SELECTED TEXT
──────

By B.S. Cooper
It has become something of a quotidian occurrence (one might even say a banality) to encounter yet another instance of artificial intelligence producing what we might charitably call fabrications, though the less charitably inclined among us might prefer the term “hallucinations,” a designation that carries with it the whiff of psychopathology that the phenomenon perhaps deserves. Phantom citations materialize in legal briefs; nonexistent research papers are adduced in academic journals; statistical chimeras manifest themselves in government reports. The public, now somewhat inured to these recurring embarrassments, tends to metabolize them as technological hiccups—regrettable but comprehensible failures of an immature technology, the sort of teething troubles one expects from any nascent innovation.
This interpretation, while not entirely without merit, suffers from a certain naïveté. These visible confabulations constitute merely the observable stratum of a far more extensive geological formation. They are, to employ the inevitable metaphor, the tip of an iceberg, beneath which lurks a vastly larger mass of deception, though to call it deception would be to mischaracterize its essential nature. In numerous precincts of our professional economy, the question of whether a proposition corresponds to reality has long since ceased to be the primary consideration. What matters, rather, is whether it persuades.
The Ontology of Untruth
While the commentariat exhaust themselves cataloging the depredations of post-truth politics, a rather more insidious transformation has been proceeding apace in the mahogany-paneled conference rooms and glass-walled offices of corporate America. For several decades now—certainly since the ascendancy of management consulting as a dominant force in organizational life—truth has been treated as a rather plastic substance, amenable to reshaping according to the exigencies of the moment.
The mechanism is straightforward enough: If it serves the bottom line for data to trend in a particular direction, some enterprising firm will happily undertake research designed from its inception to deliver precisely that conclusion. Information is packaged into decks and reports constructed not to illuminate reality but to support a predetermined narrative, with inconvenient facts subjected to what might be termed strategic minimization or, in more flagrant cases, outright omission.

──────

TO DO
1 - Return the stretch of the essay on AI fabrications from "The mechanism is" through "cases, outright omission.", copied word for word.
2 - Decide whether each statement agrees with the essay on AI fabrications, answering yes or no and quoting the words from the essay that settle it. (a) Phantom citations have turned up in legal briefs. (b) The public is still shocked by each new AI error. (c) Truth has been treated as a plastic substance at least since management consulting became a dominant force in organizational life.
3 - Please extend the essay on AI fabrications from where it stops, adding one or two paragraphs.

Stored data entries:
──────

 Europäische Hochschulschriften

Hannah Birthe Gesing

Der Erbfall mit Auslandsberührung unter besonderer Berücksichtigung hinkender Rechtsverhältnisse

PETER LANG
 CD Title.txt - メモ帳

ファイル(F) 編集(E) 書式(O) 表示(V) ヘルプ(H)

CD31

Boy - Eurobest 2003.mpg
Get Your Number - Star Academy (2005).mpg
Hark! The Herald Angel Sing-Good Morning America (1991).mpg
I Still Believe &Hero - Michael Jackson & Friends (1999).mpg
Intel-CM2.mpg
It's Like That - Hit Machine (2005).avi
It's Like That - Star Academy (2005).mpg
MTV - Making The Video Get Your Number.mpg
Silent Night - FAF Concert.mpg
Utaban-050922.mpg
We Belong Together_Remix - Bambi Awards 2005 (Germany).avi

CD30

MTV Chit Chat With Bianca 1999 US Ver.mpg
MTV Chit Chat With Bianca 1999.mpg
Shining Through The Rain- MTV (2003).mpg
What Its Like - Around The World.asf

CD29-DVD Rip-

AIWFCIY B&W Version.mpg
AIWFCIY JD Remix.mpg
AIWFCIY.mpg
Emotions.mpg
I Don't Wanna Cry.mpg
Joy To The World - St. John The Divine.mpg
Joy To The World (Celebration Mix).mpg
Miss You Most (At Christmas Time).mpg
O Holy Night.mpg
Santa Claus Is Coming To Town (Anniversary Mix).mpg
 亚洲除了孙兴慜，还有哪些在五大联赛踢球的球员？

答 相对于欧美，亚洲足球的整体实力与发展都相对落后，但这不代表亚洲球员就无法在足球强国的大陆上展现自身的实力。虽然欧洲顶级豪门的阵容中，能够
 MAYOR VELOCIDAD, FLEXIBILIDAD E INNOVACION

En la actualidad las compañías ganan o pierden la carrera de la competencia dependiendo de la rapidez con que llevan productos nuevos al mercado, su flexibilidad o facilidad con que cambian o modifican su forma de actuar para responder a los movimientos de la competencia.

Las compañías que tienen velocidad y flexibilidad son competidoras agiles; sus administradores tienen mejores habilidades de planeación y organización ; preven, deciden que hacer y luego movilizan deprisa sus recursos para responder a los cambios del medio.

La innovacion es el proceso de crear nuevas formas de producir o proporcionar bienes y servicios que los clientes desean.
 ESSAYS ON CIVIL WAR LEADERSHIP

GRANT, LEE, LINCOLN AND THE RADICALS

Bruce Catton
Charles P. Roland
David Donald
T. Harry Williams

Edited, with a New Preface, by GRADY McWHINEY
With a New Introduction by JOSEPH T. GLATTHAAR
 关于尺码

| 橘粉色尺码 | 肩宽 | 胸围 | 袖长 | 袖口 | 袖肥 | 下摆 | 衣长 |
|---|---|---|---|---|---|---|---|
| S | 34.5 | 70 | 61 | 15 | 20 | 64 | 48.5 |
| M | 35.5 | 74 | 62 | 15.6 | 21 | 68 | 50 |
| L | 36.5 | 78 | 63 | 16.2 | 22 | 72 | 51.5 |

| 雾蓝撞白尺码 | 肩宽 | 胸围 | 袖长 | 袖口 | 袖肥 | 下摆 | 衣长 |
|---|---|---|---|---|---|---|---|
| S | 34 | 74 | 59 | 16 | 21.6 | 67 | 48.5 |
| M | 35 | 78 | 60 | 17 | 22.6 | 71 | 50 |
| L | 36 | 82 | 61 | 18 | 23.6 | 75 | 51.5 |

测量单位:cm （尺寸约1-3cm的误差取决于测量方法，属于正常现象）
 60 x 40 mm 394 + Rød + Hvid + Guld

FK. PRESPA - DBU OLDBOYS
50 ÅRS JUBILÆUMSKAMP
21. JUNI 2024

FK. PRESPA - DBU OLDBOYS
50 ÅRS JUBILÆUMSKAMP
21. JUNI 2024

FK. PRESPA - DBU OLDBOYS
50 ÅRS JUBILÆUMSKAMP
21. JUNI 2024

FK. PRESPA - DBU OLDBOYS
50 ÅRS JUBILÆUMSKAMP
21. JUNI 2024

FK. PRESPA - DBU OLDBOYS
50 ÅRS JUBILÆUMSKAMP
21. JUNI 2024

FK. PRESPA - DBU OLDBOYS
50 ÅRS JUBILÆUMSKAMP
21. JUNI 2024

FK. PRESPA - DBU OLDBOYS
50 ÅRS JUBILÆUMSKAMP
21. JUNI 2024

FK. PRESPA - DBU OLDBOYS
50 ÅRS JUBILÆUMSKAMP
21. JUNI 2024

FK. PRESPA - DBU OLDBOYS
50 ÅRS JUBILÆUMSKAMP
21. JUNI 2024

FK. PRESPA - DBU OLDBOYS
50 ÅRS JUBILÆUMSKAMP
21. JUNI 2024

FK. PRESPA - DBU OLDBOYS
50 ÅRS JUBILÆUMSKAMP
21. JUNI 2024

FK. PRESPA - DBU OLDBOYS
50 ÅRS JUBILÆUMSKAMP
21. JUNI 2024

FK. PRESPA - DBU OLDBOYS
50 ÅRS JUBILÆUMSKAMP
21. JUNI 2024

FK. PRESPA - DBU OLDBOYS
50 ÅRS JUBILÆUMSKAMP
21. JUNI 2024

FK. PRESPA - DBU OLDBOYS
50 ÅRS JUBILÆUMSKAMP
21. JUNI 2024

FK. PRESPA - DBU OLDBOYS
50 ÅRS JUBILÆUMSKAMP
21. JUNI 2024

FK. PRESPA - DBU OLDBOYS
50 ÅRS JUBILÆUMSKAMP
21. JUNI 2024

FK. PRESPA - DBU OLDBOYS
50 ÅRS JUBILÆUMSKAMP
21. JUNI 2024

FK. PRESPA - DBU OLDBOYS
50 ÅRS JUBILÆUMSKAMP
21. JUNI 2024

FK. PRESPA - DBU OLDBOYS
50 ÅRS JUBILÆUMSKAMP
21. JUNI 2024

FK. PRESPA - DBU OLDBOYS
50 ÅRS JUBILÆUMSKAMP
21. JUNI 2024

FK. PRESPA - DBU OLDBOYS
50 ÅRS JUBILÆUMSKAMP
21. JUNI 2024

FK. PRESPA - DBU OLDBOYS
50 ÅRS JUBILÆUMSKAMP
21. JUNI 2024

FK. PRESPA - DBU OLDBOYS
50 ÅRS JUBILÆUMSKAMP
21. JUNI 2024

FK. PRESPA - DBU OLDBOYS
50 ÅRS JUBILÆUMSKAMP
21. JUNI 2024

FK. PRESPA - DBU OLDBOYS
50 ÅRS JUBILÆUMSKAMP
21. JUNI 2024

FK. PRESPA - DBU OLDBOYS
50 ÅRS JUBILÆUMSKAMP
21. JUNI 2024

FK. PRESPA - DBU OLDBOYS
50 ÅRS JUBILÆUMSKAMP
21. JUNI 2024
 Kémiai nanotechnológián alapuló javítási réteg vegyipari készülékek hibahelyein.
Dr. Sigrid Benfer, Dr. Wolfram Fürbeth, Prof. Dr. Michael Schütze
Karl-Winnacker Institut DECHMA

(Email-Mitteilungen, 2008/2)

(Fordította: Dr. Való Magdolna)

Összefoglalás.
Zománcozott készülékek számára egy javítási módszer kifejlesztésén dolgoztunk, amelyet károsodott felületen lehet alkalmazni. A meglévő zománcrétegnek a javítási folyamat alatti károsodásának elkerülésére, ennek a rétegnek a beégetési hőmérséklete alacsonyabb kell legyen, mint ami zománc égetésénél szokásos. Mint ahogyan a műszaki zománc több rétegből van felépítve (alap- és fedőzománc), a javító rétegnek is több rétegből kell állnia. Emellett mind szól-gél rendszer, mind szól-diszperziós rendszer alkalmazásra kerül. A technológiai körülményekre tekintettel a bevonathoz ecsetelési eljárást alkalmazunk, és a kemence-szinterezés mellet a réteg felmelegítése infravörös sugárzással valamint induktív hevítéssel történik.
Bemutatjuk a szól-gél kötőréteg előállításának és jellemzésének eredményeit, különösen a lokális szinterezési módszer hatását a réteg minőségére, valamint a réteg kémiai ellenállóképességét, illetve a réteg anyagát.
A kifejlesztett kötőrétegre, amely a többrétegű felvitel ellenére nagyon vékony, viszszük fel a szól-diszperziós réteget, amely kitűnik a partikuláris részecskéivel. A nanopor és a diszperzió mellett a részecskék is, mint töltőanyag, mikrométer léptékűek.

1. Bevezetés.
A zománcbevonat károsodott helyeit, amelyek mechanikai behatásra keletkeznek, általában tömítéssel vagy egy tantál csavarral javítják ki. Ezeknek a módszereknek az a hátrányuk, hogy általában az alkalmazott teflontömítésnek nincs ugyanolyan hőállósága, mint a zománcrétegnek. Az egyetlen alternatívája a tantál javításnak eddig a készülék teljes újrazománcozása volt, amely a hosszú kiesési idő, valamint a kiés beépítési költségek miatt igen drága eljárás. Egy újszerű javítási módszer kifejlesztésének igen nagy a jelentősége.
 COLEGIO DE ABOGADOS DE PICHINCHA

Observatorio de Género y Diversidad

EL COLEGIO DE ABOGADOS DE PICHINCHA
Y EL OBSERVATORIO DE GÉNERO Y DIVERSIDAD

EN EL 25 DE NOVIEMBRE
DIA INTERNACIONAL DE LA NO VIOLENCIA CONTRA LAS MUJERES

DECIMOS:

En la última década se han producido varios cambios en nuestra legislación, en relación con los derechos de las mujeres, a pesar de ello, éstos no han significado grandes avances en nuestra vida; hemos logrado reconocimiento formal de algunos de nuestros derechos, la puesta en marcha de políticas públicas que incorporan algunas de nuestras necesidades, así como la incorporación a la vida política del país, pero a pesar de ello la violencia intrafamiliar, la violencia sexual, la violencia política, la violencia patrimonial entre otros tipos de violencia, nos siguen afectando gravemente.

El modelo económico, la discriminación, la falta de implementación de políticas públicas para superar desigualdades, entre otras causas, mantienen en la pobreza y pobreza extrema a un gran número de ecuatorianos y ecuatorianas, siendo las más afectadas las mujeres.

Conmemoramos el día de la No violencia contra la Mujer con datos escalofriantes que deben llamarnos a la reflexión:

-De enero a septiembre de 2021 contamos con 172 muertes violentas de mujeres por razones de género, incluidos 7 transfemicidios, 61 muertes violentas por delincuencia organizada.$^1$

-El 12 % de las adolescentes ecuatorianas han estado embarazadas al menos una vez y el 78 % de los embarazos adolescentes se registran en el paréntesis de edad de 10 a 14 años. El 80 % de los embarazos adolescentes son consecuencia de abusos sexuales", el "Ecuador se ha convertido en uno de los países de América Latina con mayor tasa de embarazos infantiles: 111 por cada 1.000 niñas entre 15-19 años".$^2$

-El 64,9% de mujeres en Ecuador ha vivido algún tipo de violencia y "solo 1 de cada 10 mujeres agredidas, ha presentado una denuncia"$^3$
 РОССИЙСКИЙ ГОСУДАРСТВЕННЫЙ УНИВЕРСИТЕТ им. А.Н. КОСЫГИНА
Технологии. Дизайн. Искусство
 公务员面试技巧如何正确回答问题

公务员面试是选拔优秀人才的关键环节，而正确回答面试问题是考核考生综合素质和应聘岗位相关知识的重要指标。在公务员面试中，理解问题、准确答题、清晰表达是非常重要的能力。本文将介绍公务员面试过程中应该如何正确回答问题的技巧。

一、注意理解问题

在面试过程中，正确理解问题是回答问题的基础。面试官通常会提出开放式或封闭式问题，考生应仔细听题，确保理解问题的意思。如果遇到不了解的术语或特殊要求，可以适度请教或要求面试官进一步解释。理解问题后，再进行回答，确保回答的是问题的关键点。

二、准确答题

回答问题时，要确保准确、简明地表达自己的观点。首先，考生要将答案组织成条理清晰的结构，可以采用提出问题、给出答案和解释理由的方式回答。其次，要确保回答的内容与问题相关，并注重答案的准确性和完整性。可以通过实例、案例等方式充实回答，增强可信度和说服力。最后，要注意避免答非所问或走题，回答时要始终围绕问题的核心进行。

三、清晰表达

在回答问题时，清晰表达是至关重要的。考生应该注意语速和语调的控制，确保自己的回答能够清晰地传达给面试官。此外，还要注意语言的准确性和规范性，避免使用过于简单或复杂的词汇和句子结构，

──────

YOUR WRITTEN ANSWERS
1 -
The mechanism is straightforward enough: If it serves the bottom line for data to trend in a particular direction, some enterprising firm will happily undertake research designed from its inception to deliver precisely that conclusion. Information is packaged into decks and reports constructed not to illuminate reality but to support a predetermined narrative, with inconvenient facts subjected to what might be termed strategic minimization or, in more flagrant cases, outright omission.

2 -
(a) Yes: "Phantom citations materialize in legal briefs"
(b) No: "The public, now somewhat inured to these recurring embarrassments"
(c) Yes: "certainly since the ascendancy of management consulting as a dominant force in organizational life—truth has been treated as a rather plastic substance"

3 -
Enter artificial intelligence, which offers not merely incremental improvements to this dubious enterprise but rather a quantum leap in capability. Even when it refrains from wholesale fabrication—from conjuring data ex nihilo—AI excels at providing myriad pathways to obscure uncomfortable truths and to endow “alternative facts” (that mellifluous euphemism) with the veneer of plausibility. In any domain where the simulacrum of rigor matters more than rigor itself, artificial intelligence transmutes from liability to asset.
Frankfurt’s Taxonomy of Untruth
The philosopher Harry Frankfurt, in his admirably concise treatise On Bullshit, provides us with a taxonomy of untruth that proves illuminating in the present context. The essence of what Frankfurt denominates “bullshit,” he submits, resides not in its falsity but in its phoniness. The liar, Frankfurt observes, maintains a relationship—albeit an adversarial one—with truth; he knows it and seeks to conceal it. The bullshitter, by contrast, exhibits a magnificent indifference to the entire question of truth or falsity. He may stumble into veracity by accident, but this would be merely fortuitous. What animates the bullshitter is not accuracy but efficacy: the effect his words produce upon an audience, the impression they create, the latitude they afford him.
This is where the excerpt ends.